После этого письма Ильзе стала быстро чахнуть. Щеки ее ввалились, губы побледнели, глаза приобрели странный блеск. Она перестала заниматься стряпней и шитьем. Все свое время она проводила за фортепьяно или в мечтах. К середине февраля она слегла.
В это время печальная новость взволновала всех жителей Хильдесхайма. Тысячелетний розовый куст, чудесный свидетель основания города, стал гибнуть от мороза и старости. За собором на закрытом кладбище, где он рос, ствол его стал сохнуть. Все были в отчаянии. Муниципалитет пригласил самых опытных садовников. Однако они признали, что не в силах оживить куст. Наконец явился один садовник из Ганновера, который взялся лечить растение. Он пустил в ход все достижения своей науки и искусства. И вот в начале марта в город пришла большая радость — все поздравляли друг друга: — Розовый куст ожил! Садовник из Ганновера вернул ему жизнь с помощью бычьей крови!

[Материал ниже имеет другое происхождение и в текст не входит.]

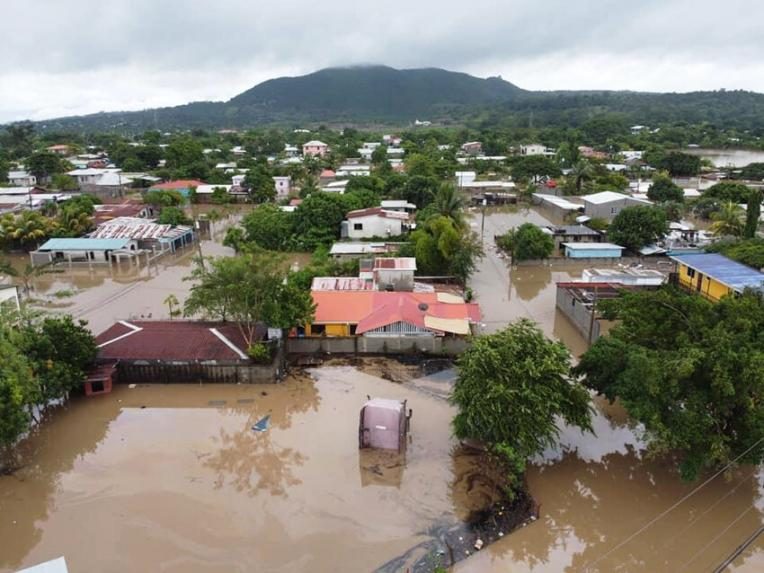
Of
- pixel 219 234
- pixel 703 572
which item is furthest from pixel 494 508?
pixel 219 234

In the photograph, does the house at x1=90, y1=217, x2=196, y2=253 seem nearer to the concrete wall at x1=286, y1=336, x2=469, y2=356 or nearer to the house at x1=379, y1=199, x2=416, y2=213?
the house at x1=379, y1=199, x2=416, y2=213

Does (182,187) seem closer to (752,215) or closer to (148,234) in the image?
(148,234)

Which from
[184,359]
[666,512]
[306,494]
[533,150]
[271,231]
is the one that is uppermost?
[533,150]

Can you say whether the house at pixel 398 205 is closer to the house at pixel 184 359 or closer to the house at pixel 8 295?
the house at pixel 184 359

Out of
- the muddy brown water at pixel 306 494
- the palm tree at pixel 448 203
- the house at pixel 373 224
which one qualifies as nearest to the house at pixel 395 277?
the muddy brown water at pixel 306 494

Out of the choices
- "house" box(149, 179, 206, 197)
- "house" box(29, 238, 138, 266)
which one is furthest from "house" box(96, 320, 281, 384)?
"house" box(149, 179, 206, 197)

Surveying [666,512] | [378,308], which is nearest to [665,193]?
[378,308]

В то утро родители Ильзе рыдали над могилой дочери, умершей от любви. Когда выносили гроб, обтянутый белым шелком, резные раскрашенные головы на фасаде дома дрожали, покрытые снегом, и, казалось, всхлипывали:
— Ringel, Ringel, Reihe! Прощай, Ильзе, прощай навсегда! Прощайте вы, ее добродетельные грехи, и вы, ее добродетели, что были не столь прекрасны, как она сама! Прощайте навсегда!
Перед траурной процессией шел полк. Барабаны и флейты играли тихую и грустную мелодию. Женщины кланялись и говорили:
— Легендарный розовый куст спасли, но Розу Хильдесхайма хоронят!
ПЬЕМОНТСКИЕ ПИЛИГРИМЫ
Со всех сторон на дорогу стекались паломники. Многие из них тяжело дышали, потому что им пришлось карабкаться по крутому склону горы Трините-Виктор. Шли крестьянки из Пей; пристроив на головах подушечки, они несли на подушечках корзинки, полные яиц. Они шагали очень ровно и на ходу незаметно поводили головами, балансируя своей ношей, чтобы она не потеряла равновесия. При этом руки их, свободные от поклажи, были заняты вязанием. Бритый старик-крестьянин нес в руке короб с лепешками, присыпанными анисовыми леденцами. Часть своего товара он продал по дороге и теперь с трудом брел, куря свою трубку. Богатые крестьянки восседали на мулах, должным образом подкованных. Шли, взявшись за руки, девушки, на ходу обрывая розы с кустов. На головах у них красовались соломенные шляпки, почти плоские, какие носят женщины в графстве Ницца — в похожих шляпках щеголяли греческие дамы, как это видно по танагрским статуэткам. Некоторые девицы обломили себе оливковые ветви и обмахивались ими. Другие шли за своими мулами, держась за хвосты. На животных были навьючены дары, предназначенные для монахов, — корзины фиг, бочонки с оливковым маслом, бараньи кровяные колбасы.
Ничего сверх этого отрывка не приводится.